--- begin Materials provided ---

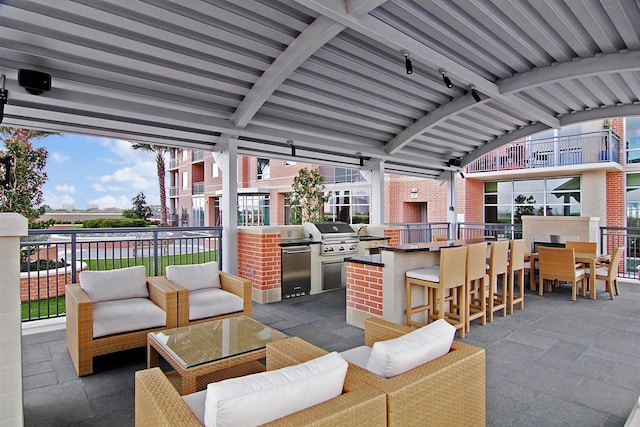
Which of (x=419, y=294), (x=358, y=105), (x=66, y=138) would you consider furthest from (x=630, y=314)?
(x=66, y=138)

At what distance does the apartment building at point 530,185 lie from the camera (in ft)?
36.8

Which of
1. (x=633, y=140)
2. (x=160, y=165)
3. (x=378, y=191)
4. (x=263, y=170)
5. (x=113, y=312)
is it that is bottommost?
(x=113, y=312)

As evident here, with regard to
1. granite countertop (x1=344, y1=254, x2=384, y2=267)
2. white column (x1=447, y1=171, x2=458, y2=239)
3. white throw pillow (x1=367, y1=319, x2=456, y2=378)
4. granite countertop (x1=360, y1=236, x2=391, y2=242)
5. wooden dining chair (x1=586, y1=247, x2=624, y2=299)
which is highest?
white column (x1=447, y1=171, x2=458, y2=239)

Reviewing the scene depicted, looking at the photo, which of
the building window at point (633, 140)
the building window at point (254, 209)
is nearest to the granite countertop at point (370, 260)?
the building window at point (633, 140)

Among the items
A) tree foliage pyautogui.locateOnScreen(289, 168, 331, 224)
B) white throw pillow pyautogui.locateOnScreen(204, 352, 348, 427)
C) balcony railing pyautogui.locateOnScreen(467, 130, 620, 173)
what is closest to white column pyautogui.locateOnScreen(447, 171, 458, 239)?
balcony railing pyautogui.locateOnScreen(467, 130, 620, 173)

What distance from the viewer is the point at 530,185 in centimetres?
1300

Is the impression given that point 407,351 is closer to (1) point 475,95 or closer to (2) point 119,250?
(1) point 475,95

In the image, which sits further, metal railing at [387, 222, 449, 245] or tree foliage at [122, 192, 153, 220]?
tree foliage at [122, 192, 153, 220]

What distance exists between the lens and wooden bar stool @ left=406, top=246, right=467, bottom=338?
373cm

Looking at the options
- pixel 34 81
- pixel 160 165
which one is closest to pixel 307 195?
pixel 34 81

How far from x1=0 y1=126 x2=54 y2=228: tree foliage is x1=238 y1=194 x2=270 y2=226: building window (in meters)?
13.8

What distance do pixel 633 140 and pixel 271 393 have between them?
14.4m

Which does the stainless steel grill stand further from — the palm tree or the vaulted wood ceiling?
the palm tree

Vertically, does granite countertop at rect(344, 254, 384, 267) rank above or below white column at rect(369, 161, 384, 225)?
below
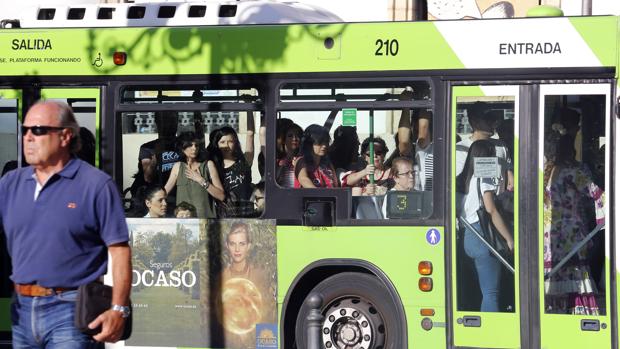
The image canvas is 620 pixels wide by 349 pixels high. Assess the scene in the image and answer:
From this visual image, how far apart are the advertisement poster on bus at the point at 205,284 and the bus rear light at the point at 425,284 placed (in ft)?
3.76

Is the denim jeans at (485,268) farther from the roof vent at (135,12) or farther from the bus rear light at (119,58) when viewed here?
the roof vent at (135,12)

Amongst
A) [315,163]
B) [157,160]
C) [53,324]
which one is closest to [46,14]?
[157,160]

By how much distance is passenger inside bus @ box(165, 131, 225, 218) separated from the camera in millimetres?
9836

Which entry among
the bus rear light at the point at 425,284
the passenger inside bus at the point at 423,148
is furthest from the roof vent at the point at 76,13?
the bus rear light at the point at 425,284

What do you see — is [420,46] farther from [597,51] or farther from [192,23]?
[192,23]

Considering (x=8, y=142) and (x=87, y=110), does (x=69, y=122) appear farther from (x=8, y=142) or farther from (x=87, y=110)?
(x=8, y=142)

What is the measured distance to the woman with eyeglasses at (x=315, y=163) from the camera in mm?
9648

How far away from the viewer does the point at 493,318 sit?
30.4 ft

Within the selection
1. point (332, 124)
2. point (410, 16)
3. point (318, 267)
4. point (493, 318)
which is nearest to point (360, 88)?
point (332, 124)

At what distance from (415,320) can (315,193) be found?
1229mm

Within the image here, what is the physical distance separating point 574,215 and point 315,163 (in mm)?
2011

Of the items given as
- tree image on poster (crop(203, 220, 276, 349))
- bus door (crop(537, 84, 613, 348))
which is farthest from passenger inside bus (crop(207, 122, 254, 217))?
bus door (crop(537, 84, 613, 348))

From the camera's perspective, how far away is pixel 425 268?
9.35 metres

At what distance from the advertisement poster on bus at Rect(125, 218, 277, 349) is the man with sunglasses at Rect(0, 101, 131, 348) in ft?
13.6
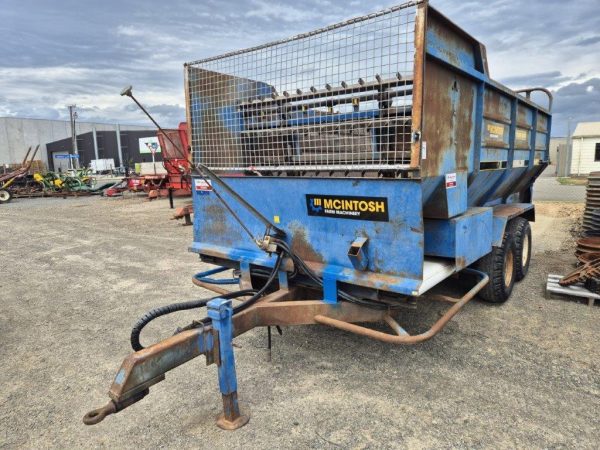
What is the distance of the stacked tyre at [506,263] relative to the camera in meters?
4.38

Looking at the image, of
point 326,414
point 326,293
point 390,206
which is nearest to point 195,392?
point 326,414

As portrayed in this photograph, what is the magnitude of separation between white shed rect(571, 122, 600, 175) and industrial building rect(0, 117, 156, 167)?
46.4 metres

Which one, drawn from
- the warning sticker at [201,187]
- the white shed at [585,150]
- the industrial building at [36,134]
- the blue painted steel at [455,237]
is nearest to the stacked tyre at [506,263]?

--- end Materials provided ---

> _Exercise prompt_: From the line containing "What do you" down to the last line of the data, print every line exactly and nothing else. Pictures stay out of the copy.

> _Exercise answer_:
What do you see — is [420,46] farther from [597,51] or farther from [192,23]?
[192,23]

Considering (x=8, y=142) and (x=87, y=110), does (x=69, y=122) appear farther from (x=8, y=142) or farther from (x=87, y=110)?
(x=8, y=142)

What is the measured distance to the woman with eyeglasses at (x=315, y=163) from the camera in mm?
9648

How far away from the viewer does the point at 493,318 sit?
30.4 ft

Within the selection
1. point (332, 124)
2. point (410, 16)
3. point (318, 267)
4. point (493, 318)
which is nearest to point (360, 88)?
point (332, 124)

At what distance from (415,320) can (315,193) be found?
1229mm

Within the image here, what is the physical distance separating point 574,215 and point 315,163 (in mm)?
2011

Of the items given as
- tree image on poster (crop(203, 220, 276, 349))
- bus door (crop(537, 84, 613, 348))
which is farthest from passenger inside bus (crop(207, 122, 254, 217))?
bus door (crop(537, 84, 613, 348))

From the camera's perspective, how far away is pixel 425 268?
9.35 metres

At what distance from the advertisement poster on bus at Rect(125, 218, 277, 349) is the man with sunglasses at Rect(0, 101, 131, 348) in ft?
13.6
What is the distance of the stacked tyre at [506,263] relative to the camera in meters?
4.38

Looking at the image, of
point 326,414
point 326,293
point 390,206
which is nearest to point 195,392?
point 326,414

As portrayed in this photograph, what is the magnitude of separation between white shed rect(571, 122, 600, 175) and industrial building rect(0, 117, 156, 167)?
46.4 metres

Which one, drawn from
- the warning sticker at [201,187]
- the white shed at [585,150]
- the industrial building at [36,134]
- the blue painted steel at [455,237]
is nearest to the stacked tyre at [506,263]?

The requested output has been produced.